--- Start of Document text ---

# spartan shotguns



## Colonel Sanders (Sep 24, 2005)

I am thinking of getting a side by side shotgun. I will probably go with the spartan spr220. I was wondering if any has one and what they think of it or if they have any suggestions on other side by sides in that price range thanks for the help


----------



## Colonel Sanders (Sep 24, 2005)

Does anyone Know where I can see some reviews on spartan shotguns?


----------



## The Norseman (Jan 8, 2005)

Hello,

You can find a review in the On Target magazine given away free at
some gun shops.

If sure there are some other magazine articles out there.

Good luck

Out of here


----------



## RiveRat (Sep 19, 2004)

The Spartans are essentially the Russian Baikals. Baikals were imported for years by EAA. Remington took over marketing for the entire plant production thus eliminating further marketing under the Baikal name. We have three Baikal 20 ga. side by sides in our family. Other than being really stiff when they were new, they have been really good guns. The one I shoot fits me really well and I surprise myself with some of the shots I have made with it. It's become one of my favorite shotguns, which is somethingfor me, since I often carry it instead of my O/U Beretta.


----------



## Colonel Sanders (Sep 24, 2005)

I was hoping that some one with a spartan type gun would post so that I could hear what they thought of it. I did find some reviews on the spartan guns but they didnt really say what they thought of them just that they are imported and they said what models they have and how much they cost.


----------



## Colonel Sanders (Sep 24, 2005)

Does any one know where I can buy spartan shotguns? I have been looking around and I cant find any :huh: I will either buy it in Illinois,Missouri, or Nebraska if that helps any.


----------



## Gohon (Feb 14, 2005)

I'm a little curious........ you did say you were 15 years old so I was just wondering how you intend to legally purchase this shotgun and especially out of state?


----------



## Colonel Sanders (Sep 24, 2005)

My grandmother lives in missouri, my great uncle lives in Nebraska, and my dad can get it for me in illinois.

--- End of Document text ---

▶ **Set of tasks**
A: Please list every distinct username that posts in the Spartan shotgun thread.
B: According to the Spartan shotgun thread, which company took over marketing for the entire plant production of Baikal guns?
The records that come next are not needed for this work.

--- Start of Data ---

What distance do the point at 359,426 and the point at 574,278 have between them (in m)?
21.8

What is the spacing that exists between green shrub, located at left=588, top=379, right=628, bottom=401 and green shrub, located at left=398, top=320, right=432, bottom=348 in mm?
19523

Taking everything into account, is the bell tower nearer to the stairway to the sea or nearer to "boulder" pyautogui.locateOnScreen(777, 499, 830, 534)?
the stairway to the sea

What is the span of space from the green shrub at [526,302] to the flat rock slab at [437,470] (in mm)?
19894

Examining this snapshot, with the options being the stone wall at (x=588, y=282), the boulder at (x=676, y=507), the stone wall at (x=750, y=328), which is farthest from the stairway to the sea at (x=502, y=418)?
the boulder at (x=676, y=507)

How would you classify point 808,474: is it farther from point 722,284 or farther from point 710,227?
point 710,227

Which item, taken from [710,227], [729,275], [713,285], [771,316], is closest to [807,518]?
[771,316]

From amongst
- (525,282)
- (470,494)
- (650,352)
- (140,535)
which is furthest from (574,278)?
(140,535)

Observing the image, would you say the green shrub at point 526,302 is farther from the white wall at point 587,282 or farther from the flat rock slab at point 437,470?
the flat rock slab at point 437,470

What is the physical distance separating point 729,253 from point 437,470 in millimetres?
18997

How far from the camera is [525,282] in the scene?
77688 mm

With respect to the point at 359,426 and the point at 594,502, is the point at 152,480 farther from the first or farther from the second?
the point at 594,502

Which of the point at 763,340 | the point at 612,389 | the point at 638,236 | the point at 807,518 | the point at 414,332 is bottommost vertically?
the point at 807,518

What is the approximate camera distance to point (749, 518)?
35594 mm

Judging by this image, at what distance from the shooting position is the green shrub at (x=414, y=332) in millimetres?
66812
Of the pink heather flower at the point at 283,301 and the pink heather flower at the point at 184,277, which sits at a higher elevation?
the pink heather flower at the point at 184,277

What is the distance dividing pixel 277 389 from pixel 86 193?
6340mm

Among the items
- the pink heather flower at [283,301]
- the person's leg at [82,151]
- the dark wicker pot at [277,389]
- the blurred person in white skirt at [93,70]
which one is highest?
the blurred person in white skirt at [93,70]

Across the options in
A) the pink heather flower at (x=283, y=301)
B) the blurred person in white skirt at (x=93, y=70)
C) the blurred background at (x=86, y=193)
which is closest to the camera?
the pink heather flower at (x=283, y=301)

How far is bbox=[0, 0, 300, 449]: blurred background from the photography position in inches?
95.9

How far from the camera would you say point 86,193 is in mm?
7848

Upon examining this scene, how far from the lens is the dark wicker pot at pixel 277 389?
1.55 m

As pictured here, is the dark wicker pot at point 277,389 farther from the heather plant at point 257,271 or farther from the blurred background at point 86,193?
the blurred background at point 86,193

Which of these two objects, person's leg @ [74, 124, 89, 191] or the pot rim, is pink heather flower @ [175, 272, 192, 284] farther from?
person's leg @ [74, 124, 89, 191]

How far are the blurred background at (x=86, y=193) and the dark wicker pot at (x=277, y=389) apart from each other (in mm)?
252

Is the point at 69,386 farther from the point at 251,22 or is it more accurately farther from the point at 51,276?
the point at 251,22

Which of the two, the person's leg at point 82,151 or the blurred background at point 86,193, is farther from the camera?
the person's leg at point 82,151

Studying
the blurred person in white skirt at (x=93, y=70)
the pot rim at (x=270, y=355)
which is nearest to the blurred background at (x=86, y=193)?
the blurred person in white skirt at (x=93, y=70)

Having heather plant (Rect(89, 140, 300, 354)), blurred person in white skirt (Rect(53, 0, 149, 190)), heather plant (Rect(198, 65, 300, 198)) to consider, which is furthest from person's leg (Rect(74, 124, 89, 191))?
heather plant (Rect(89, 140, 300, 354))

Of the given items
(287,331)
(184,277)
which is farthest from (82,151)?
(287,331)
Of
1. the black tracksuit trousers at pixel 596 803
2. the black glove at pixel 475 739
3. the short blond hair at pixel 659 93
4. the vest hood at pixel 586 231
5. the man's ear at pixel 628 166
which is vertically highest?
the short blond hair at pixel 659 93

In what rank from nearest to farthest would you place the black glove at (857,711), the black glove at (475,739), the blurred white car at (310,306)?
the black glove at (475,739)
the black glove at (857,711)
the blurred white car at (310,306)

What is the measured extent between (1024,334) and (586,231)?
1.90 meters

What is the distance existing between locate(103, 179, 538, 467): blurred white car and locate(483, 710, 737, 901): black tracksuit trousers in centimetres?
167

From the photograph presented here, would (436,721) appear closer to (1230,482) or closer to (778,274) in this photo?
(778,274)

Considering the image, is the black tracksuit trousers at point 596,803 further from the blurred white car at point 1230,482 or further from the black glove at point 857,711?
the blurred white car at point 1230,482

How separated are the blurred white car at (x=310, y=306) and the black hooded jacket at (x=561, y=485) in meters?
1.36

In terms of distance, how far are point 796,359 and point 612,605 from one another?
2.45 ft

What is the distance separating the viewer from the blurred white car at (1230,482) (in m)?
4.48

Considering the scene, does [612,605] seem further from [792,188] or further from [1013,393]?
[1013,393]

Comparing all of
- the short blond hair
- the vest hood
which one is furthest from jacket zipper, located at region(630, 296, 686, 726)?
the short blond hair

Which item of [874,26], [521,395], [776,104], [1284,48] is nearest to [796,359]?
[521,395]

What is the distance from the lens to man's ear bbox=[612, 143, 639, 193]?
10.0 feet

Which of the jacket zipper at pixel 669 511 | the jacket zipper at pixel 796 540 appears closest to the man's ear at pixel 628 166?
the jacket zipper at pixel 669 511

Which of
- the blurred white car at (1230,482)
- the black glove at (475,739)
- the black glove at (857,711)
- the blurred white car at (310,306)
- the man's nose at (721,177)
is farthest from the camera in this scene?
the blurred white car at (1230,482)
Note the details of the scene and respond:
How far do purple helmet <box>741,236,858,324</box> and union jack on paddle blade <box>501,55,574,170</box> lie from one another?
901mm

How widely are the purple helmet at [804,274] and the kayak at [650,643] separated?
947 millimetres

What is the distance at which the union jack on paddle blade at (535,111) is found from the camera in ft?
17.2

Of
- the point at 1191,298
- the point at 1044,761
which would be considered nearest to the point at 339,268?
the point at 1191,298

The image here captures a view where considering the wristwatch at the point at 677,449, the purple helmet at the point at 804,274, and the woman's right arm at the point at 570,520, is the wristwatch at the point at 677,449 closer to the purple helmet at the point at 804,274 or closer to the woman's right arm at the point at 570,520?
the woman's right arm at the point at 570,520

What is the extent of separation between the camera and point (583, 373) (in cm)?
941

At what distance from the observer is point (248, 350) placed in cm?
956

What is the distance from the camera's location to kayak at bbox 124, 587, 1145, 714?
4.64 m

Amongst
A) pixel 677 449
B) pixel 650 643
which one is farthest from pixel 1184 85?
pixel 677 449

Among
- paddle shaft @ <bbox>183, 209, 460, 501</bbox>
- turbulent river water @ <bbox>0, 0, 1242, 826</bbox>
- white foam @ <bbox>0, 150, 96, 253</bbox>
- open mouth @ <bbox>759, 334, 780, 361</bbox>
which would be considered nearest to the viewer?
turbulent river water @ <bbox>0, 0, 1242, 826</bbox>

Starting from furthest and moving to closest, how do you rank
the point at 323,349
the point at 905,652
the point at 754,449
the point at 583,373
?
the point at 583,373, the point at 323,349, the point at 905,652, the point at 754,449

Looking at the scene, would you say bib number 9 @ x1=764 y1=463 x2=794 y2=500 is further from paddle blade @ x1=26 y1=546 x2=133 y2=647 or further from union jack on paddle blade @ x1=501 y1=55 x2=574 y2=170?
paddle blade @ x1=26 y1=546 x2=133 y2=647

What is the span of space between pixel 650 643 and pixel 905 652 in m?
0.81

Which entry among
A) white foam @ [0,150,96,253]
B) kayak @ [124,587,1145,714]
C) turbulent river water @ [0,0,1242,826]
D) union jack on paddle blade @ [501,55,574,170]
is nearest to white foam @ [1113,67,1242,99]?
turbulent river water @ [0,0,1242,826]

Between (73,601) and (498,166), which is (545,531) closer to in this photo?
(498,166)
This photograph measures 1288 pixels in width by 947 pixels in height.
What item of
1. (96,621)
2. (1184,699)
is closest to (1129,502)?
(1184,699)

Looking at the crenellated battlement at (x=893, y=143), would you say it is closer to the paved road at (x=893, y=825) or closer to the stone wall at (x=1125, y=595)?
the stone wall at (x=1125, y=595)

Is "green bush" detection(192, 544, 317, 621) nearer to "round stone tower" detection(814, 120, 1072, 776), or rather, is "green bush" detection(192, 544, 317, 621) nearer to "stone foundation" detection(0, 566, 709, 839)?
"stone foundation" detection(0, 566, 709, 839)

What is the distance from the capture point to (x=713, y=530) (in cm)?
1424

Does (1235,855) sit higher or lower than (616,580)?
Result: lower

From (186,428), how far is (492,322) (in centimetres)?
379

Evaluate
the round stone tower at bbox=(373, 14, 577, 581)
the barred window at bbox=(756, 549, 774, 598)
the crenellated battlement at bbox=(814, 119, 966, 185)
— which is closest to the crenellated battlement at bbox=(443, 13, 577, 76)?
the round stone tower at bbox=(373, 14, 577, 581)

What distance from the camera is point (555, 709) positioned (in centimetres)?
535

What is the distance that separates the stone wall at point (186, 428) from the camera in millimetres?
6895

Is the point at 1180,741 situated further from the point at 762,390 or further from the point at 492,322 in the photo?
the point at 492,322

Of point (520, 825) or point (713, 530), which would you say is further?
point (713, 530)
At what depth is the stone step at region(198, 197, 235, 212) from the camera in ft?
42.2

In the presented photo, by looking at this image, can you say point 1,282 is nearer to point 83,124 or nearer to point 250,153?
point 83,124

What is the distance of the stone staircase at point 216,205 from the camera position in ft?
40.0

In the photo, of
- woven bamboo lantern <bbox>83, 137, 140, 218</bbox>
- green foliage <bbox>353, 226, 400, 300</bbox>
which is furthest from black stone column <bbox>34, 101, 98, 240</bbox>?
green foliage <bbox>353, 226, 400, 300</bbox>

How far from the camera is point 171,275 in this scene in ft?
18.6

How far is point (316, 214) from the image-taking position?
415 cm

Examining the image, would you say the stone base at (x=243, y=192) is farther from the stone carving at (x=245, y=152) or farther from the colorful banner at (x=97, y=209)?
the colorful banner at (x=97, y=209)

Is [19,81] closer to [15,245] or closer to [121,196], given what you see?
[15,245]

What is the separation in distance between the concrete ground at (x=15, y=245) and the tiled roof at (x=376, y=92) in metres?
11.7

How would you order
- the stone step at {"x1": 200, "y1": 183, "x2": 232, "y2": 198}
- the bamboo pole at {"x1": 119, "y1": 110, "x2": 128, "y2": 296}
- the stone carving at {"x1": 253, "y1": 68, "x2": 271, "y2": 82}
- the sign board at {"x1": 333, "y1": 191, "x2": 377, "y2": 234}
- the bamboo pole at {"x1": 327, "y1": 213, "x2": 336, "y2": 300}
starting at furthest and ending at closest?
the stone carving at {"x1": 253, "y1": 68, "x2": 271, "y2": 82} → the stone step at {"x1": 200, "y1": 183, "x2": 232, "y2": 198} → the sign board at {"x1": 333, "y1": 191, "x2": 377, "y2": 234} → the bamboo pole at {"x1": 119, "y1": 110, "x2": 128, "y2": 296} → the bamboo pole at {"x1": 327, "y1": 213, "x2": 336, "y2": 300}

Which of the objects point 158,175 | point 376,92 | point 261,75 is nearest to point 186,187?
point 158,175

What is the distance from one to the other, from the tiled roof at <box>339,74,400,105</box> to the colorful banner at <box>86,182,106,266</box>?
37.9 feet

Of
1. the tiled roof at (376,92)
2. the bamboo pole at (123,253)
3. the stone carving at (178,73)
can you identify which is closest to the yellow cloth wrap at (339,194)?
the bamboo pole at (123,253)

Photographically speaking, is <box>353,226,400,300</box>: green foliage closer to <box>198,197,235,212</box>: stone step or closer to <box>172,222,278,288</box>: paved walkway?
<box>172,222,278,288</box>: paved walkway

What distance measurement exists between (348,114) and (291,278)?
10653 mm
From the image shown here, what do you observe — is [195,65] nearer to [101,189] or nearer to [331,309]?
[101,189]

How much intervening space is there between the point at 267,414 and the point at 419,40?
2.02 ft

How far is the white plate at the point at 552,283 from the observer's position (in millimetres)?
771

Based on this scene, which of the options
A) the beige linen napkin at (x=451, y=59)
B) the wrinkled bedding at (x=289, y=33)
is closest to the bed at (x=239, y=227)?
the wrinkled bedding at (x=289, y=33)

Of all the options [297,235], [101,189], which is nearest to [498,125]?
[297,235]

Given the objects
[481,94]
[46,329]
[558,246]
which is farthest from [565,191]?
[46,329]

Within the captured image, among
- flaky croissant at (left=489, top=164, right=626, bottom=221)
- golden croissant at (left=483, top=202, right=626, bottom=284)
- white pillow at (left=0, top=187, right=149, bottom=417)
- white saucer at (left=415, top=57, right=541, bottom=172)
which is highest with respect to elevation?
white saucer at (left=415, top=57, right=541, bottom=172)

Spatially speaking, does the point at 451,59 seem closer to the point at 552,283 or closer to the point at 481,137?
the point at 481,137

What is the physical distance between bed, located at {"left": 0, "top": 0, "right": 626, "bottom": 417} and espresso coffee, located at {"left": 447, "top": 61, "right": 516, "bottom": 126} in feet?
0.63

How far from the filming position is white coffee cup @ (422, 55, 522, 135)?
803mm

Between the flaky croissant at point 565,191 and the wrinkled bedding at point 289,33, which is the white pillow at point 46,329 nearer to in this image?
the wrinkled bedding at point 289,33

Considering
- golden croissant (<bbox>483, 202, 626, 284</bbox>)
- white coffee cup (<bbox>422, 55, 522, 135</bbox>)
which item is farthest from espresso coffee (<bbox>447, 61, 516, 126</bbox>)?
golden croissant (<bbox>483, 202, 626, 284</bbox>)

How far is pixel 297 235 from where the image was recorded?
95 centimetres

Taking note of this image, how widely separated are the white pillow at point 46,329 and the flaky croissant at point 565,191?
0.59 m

--- End of Data ---

▶ **Answer list**
A:
Colonel Sanders
The Norseman
RiveRat
Gohon

B: Remington.